Thanks all for the stimulating discussion!

@Iceport: I agree. There's little to no justification for distribution stage shape of the curve. I was following the "wisdom" of the professional curves, which you and AlohaJoe have quite reasonably (IMHO) questioned.

@Paul: ; I have coded it in my spreadsheet. But I have 8-10 years before it changes appreciably from "75% stocks".

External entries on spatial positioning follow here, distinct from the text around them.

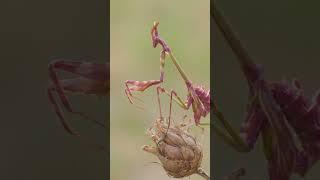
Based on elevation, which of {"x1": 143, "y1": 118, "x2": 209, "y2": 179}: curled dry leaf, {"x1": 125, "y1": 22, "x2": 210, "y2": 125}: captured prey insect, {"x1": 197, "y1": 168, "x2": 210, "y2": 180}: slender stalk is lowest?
{"x1": 197, "y1": 168, "x2": 210, "y2": 180}: slender stalk

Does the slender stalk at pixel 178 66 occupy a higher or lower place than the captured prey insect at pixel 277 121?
higher

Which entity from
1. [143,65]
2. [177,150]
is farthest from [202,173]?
[143,65]

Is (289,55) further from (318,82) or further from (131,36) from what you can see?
(131,36)

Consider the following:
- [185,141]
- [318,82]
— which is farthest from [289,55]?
[185,141]
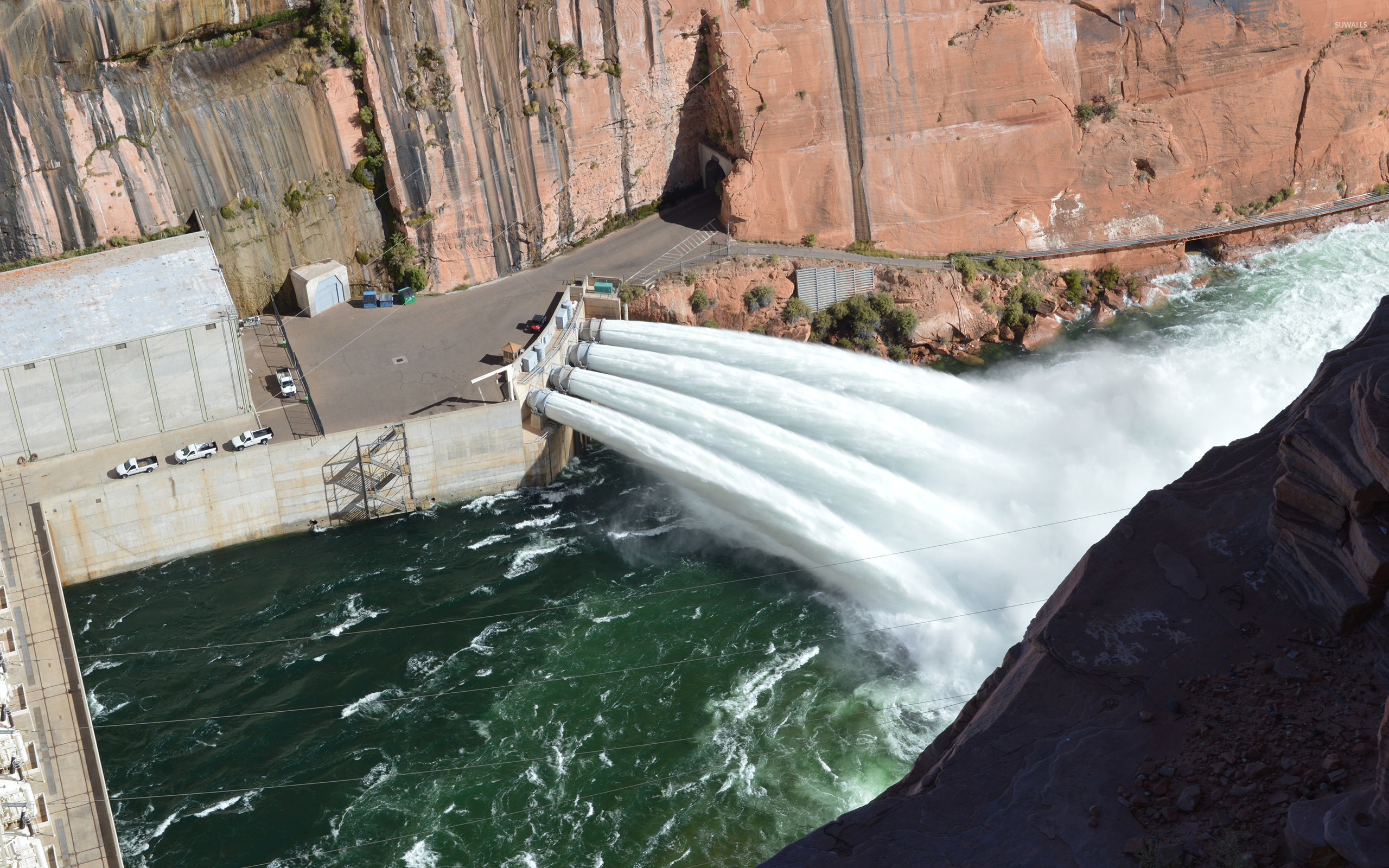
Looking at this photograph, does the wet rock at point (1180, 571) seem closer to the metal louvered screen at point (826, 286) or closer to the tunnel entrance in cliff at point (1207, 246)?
the metal louvered screen at point (826, 286)

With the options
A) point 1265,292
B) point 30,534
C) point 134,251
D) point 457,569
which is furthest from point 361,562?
point 1265,292

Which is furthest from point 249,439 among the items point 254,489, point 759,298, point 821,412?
point 759,298

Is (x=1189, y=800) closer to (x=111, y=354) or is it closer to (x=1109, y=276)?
(x=111, y=354)

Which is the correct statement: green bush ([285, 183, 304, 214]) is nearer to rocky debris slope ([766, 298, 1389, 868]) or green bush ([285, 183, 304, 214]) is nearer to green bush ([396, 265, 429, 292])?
green bush ([396, 265, 429, 292])

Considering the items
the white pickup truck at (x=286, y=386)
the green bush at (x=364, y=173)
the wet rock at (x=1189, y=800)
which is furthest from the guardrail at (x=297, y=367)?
the wet rock at (x=1189, y=800)

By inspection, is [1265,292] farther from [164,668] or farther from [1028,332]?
[164,668]

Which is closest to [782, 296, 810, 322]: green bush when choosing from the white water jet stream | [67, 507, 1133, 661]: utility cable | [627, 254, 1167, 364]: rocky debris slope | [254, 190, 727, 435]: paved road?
[627, 254, 1167, 364]: rocky debris slope
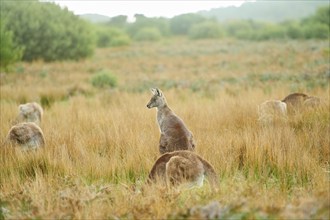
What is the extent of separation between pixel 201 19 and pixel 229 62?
6341 centimetres

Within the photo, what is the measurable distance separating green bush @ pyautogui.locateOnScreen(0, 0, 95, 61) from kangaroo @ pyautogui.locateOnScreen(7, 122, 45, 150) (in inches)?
714

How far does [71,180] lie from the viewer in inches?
173

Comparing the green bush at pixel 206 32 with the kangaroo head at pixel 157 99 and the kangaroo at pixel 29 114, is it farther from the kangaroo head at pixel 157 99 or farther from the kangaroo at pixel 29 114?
the kangaroo head at pixel 157 99

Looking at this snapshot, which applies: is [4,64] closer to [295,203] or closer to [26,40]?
[26,40]

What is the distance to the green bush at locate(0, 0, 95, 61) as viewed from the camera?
24052 millimetres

@Morse Code: I like your formula. Elegant/simple (and dimensionally correct!). Surprised I hadn't seen that posted before, but perhaps I'm just not well read enough. I think it's a continuous version of Klang's approach. ("% of Enough"). The main weaknesses I see are in the extremes: If you retire very young, risk may not match long-term needs; if you try but fail to reach a portfolio size, you could carry too much risk into a forced retirement. But these could be addressed by revisiting target allocation and portfolio size periodically.

The more I read and think on this, the more I appreciate White Coat Investor's post for capturing the relevant considerations.